— Begin SUPPLIED DATA —
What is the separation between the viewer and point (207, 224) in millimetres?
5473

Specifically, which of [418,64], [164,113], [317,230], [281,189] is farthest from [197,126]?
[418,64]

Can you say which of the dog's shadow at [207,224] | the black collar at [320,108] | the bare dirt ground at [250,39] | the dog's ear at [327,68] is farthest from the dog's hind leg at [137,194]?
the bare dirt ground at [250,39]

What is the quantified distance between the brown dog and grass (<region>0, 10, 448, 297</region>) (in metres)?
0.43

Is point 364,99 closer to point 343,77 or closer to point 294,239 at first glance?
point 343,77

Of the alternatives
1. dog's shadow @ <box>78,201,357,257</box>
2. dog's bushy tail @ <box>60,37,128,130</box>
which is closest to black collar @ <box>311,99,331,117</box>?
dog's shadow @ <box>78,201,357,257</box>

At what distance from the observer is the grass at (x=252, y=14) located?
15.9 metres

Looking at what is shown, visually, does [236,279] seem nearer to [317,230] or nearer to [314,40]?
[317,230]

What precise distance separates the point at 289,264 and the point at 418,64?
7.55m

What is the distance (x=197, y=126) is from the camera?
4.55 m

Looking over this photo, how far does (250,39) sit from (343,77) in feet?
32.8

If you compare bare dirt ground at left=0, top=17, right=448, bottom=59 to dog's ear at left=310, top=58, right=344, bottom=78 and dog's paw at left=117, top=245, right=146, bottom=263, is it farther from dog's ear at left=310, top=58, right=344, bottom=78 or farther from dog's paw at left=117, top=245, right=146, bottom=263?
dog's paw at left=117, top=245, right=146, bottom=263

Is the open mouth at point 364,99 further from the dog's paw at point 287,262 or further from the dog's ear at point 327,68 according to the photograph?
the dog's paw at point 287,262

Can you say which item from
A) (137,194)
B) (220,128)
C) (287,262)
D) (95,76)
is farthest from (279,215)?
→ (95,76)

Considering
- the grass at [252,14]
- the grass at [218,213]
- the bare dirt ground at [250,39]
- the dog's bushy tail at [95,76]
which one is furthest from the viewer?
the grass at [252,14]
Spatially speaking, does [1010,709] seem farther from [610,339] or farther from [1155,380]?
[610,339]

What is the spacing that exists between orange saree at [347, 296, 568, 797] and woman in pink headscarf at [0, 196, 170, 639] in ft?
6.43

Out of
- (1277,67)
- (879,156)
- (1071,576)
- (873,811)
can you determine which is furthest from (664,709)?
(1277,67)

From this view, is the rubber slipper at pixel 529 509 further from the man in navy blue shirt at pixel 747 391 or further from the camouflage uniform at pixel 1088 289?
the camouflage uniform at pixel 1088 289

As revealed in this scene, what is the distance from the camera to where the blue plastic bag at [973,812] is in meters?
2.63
— End SUPPLIED DATA —
» **STATED GOAL**
Can you return all of the material above word for word, with nothing changed?

» **EXERCISE SOLUTION**
What is the separation between the viewer and point (207, 224) in millimetres?
5473

Specifically, which of [418,64], [164,113], [317,230], [281,189] is farthest from [197,126]?
[418,64]

Can you say which of the dog's shadow at [207,224] | the black collar at [320,108] | the bare dirt ground at [250,39] | the dog's ear at [327,68] is farthest from the dog's hind leg at [137,194]?
the bare dirt ground at [250,39]

What is the quantified distance between the brown dog and grass (<region>0, 10, 448, 297</region>) (in metres)?
0.43

Is point 364,99 closer to point 343,77 or closer to point 294,239 at first glance?
point 343,77

Of the alternatives
1. dog's shadow @ <box>78,201,357,257</box>
2. dog's bushy tail @ <box>60,37,128,130</box>
which is closest to black collar @ <box>311,99,331,117</box>?
dog's shadow @ <box>78,201,357,257</box>

At what distance from the observer is the grass at (x=252, y=14) located?
15.9 metres

Looking at what is shown, visually, does [236,279] seem nearer to [317,230] or nearer to [314,40]?
[317,230]

What precise distance separates the point at 289,264 and the point at 418,64?
7.55m

What is the distance (x=197, y=126) is from the camera?
4.55 m

Looking over this photo, how far does (250,39) sit from (343,77) in feet?
32.8

If you compare bare dirt ground at left=0, top=17, right=448, bottom=59 to dog's ear at left=310, top=58, right=344, bottom=78 and dog's paw at left=117, top=245, right=146, bottom=263, is it farther from dog's ear at left=310, top=58, right=344, bottom=78 or farther from dog's paw at left=117, top=245, right=146, bottom=263?
dog's paw at left=117, top=245, right=146, bottom=263

Is the open mouth at point 364,99 further from the dog's paw at point 287,262 or further from the dog's ear at point 327,68 according to the photograph?
the dog's paw at point 287,262

Can you say which item from
A) (137,194)
B) (220,128)
C) (287,262)
D) (95,76)
is farthest from (279,215)?
→ (95,76)

Considering
- the grass at [252,14]
- the grass at [218,213]
- the bare dirt ground at [250,39]
- the dog's bushy tail at [95,76]
which one is furthest from the viewer?
the grass at [252,14]
Spatially speaking, does [1010,709] seem farther from [610,339] or farther from [1155,380]?
[610,339]

What is the spacing that exists between orange saree at [347, 296, 568, 797] and woman in pink headscarf at [0, 196, 170, 639] in ft?
6.43

Out of
- (1277,67)
- (879,156)
- (1071,576)
- (873,811)
can you determine which is furthest from (664,709)?
(1277,67)

From this view, is the rubber slipper at pixel 529 509 further from the man in navy blue shirt at pixel 747 391 or further from the camouflage uniform at pixel 1088 289?
the camouflage uniform at pixel 1088 289

As revealed in this scene, what is the distance from the camera to where the blue plastic bag at [973,812] is in meters?
2.63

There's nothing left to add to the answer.